» **Task to carry out**
Locate each line in the entries below that contains the string "between", and copy those lines out in full. Case counts.

» **Supplied records**
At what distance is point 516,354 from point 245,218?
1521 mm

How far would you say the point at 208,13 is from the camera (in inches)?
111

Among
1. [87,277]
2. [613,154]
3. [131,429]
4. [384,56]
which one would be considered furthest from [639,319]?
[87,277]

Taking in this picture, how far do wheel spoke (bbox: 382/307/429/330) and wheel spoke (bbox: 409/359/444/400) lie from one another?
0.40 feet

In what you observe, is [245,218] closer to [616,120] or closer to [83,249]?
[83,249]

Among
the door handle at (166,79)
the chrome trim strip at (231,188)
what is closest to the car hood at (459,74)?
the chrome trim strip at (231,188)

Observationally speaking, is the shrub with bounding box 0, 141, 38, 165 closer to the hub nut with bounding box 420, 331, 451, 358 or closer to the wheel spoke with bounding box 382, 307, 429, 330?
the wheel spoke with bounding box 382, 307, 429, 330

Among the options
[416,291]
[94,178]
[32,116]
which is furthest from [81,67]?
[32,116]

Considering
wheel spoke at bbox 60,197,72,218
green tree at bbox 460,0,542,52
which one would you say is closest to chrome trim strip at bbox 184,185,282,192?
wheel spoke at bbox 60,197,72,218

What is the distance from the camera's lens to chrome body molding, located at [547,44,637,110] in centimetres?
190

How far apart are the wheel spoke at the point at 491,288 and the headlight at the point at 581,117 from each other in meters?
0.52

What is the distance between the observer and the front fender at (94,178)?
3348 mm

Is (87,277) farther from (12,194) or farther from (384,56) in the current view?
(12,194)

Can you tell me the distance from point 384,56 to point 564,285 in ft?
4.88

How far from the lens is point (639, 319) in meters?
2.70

* * *

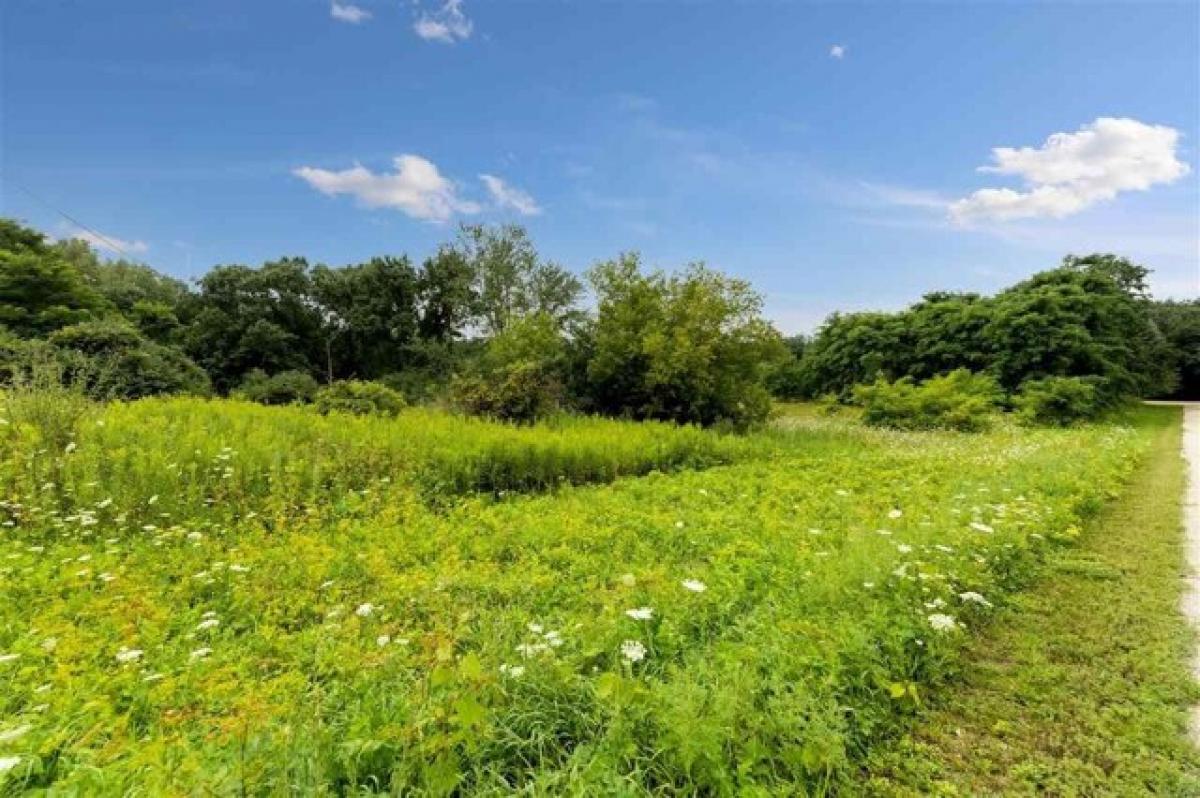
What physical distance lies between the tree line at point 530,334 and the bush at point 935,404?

» **Problem solution**
What is the distance between the observer and the front fender at (94,178)?
What physical distance lies between the tree line at point 530,334 and the bush at point 935,404?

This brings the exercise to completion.